— EXTRACTED INFORMATION —
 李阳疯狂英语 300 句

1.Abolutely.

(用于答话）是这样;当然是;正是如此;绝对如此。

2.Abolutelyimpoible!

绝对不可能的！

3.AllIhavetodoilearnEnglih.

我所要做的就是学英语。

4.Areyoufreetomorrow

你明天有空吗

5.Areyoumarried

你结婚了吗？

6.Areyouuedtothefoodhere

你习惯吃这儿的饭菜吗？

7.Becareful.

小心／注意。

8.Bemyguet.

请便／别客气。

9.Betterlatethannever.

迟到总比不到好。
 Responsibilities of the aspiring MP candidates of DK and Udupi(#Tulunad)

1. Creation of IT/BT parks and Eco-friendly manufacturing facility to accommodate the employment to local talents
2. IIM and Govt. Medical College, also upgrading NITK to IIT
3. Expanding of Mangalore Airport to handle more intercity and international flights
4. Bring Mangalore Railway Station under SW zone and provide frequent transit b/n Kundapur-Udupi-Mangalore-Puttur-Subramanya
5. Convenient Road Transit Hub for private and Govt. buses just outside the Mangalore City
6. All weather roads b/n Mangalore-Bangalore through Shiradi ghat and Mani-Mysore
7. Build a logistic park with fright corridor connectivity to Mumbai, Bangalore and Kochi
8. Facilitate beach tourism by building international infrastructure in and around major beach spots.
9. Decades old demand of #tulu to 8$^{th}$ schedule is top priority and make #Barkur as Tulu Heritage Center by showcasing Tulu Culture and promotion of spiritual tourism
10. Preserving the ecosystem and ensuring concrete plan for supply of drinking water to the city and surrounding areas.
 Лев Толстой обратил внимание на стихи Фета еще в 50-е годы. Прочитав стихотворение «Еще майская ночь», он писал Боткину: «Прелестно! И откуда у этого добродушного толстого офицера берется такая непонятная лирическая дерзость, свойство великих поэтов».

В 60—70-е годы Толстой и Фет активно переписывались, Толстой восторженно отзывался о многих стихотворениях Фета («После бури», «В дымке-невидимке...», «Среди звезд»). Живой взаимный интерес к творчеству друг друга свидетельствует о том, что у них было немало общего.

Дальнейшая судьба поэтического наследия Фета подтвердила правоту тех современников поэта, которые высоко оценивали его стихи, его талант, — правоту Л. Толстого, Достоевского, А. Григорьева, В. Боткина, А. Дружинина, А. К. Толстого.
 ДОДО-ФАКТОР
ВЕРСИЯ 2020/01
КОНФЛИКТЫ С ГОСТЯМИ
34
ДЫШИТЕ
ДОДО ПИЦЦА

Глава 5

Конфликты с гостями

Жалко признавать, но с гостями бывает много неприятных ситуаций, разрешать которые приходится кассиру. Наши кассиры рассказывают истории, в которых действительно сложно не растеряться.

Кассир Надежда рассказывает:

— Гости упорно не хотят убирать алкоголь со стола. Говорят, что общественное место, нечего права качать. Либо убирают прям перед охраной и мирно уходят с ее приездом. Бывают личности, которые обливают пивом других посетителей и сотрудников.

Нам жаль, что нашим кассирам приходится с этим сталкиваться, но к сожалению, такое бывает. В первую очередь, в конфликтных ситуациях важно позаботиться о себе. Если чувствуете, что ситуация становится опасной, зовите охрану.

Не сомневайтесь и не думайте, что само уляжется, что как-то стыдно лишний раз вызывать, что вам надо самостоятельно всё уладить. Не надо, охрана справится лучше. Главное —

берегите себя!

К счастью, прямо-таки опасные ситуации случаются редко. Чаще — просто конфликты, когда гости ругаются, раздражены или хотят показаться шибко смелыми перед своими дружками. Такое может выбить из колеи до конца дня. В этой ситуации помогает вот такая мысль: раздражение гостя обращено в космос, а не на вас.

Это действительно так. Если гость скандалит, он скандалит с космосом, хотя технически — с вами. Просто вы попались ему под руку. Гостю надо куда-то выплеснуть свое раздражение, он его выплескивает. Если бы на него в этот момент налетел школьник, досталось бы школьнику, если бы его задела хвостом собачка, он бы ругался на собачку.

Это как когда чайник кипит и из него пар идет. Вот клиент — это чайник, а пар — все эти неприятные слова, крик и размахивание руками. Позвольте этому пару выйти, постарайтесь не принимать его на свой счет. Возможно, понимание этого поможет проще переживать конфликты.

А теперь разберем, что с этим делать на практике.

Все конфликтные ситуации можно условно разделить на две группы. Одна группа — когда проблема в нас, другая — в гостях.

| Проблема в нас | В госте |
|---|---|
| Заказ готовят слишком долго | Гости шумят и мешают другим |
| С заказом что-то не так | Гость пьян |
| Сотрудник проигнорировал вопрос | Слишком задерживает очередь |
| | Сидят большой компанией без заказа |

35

— TASK GOAL —
Counting only lines that contain "Mangalore", say how many there are in the material above, and add nothing.

— COMPLETED TASK —
4